This repository contains a Python-based scraper bot that uses Selenium to automate the process of marking attendance on Talana, a platform for managing employee attendance. The bot automates check-ins and check-outs by interacting with the Talana web interface, simulating user actions for attendance logging.
Additionally, the bot integrates with AWS S3 for storing screenshots captured when errors occur during the attendance marking process. These screenshots serve as a valuable tool for troubleshooting and identifying issues. The bot also uses AWS SNS to send real-time alerts whenever an error happens, including the path to the S3 screenshot for further investigation and resolution.
To get started, clone the repository:
git clone https://github.com/cbecerrae/talana-scraper-bot.git
Once cloned, navigate to the repository folder and build the Docker image:
docker build . -t talana-scraper-bot
It is strongly recommended to run the scraper bot in a Docker container rather than directly with Python to ensure proper environment setup and avoid dependency issues.
Before running the bot, you need to create an .env
file and fill in the required values:
AWS_ACCESS_KEY_ID=
AWS_SECRET_ACCESS_KEY=
S3_BUCKET_NAME=
SNS_TOPIC_ARN=
AWS_REGION=
You will need the AWS credentials of an IAM user, an S3 bucket, and an SNS topic. The IAM user should have s3:PutObject
permission for the S3 bucket and sns:Publish
permission for the SNS topic. Don't forget to specify the AWS region where the S3 bucket and SNS topic were created.
To run the bot, use the following command with the appropriate flags for the --type
, --email
, and --password
:
docker run --rm --env-file .env talana-scraper-bot --type <'In' or 'Out'> --email <user email> --password <user password>
--type
: Specifies the attendance type ('In'
for check-in,'Out'
for check-out).--email
: Specifies the user email for login authentication.--password
: Specifies the user password for login authentication.
Alternatively, you can download the latest container image directly from GitHub Packages and run the bot without needing to build it manually. Use the following commands to pull the latest Docker image:
docker login ghcr.io
docker pull ghcr.io/cbecerrae/talana-scraper-bot:latest
Then, proceed with running the bot starting from Step 3 by setting the necessary environment variables. This method can save time and ensure you are using the most up-to-date version of the bot.
In the .github/workflows/docker-build-and-push.yml
file, you'll find the "Build and Push Docker Image" workflow, which implements CI/CD for changes pushed to the main
branch, excluding updates to markdown files (.md
) or GitHub Actions files within .github/
. This workflow can also be triggered manually and has a concurrency limit of 1, with in-progress jobs being canceled if a new job is triggered.

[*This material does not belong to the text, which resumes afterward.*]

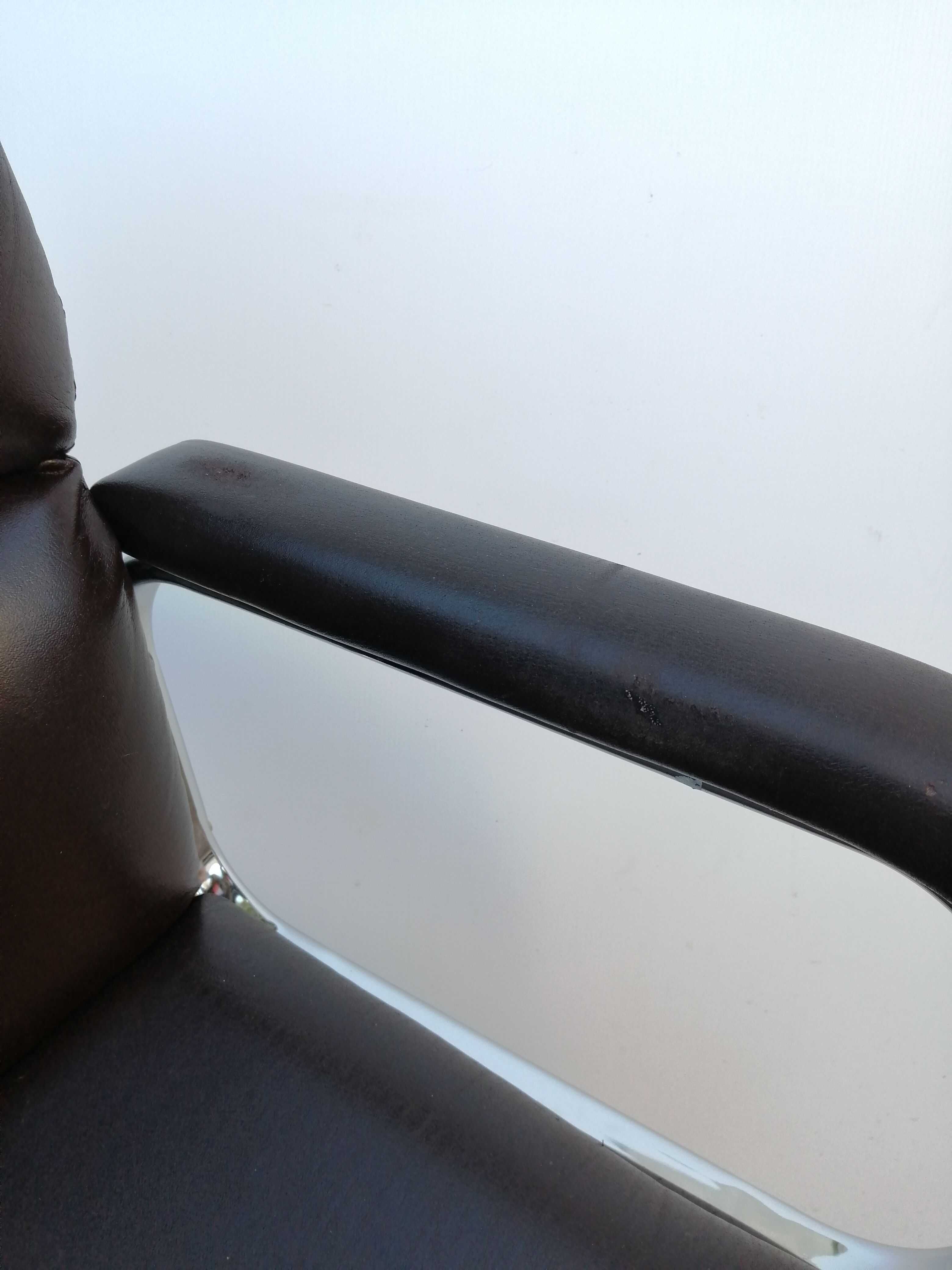 Pretty vintage Italian office armchair 1980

The CI/CD pipeline consists of a build
job that builds the Docker image and stores it as an artifact. This artifact is then passed to the push-ghcr
and push-ecr
jobs. These jobs depend on the successful completion of the build
job. Once the build job finishes, the push jobs download the artifact, tag it as latest, log in to both the GitHub Container Registry and Amazon Elastic Container Registry (ECR), and push the image to these registries.
You can disable this workflow, but if you have forked this repository and want to use it, configure the following repository secrets in GitHub Secrets:
- AWS_ACCESS_KEY_ID: AWS access key.
- AWS_SECRET_ACCESS_KEY: AWS secret access key.
- ECR_REPOSITORY_URI: Amazon ECR repository URI.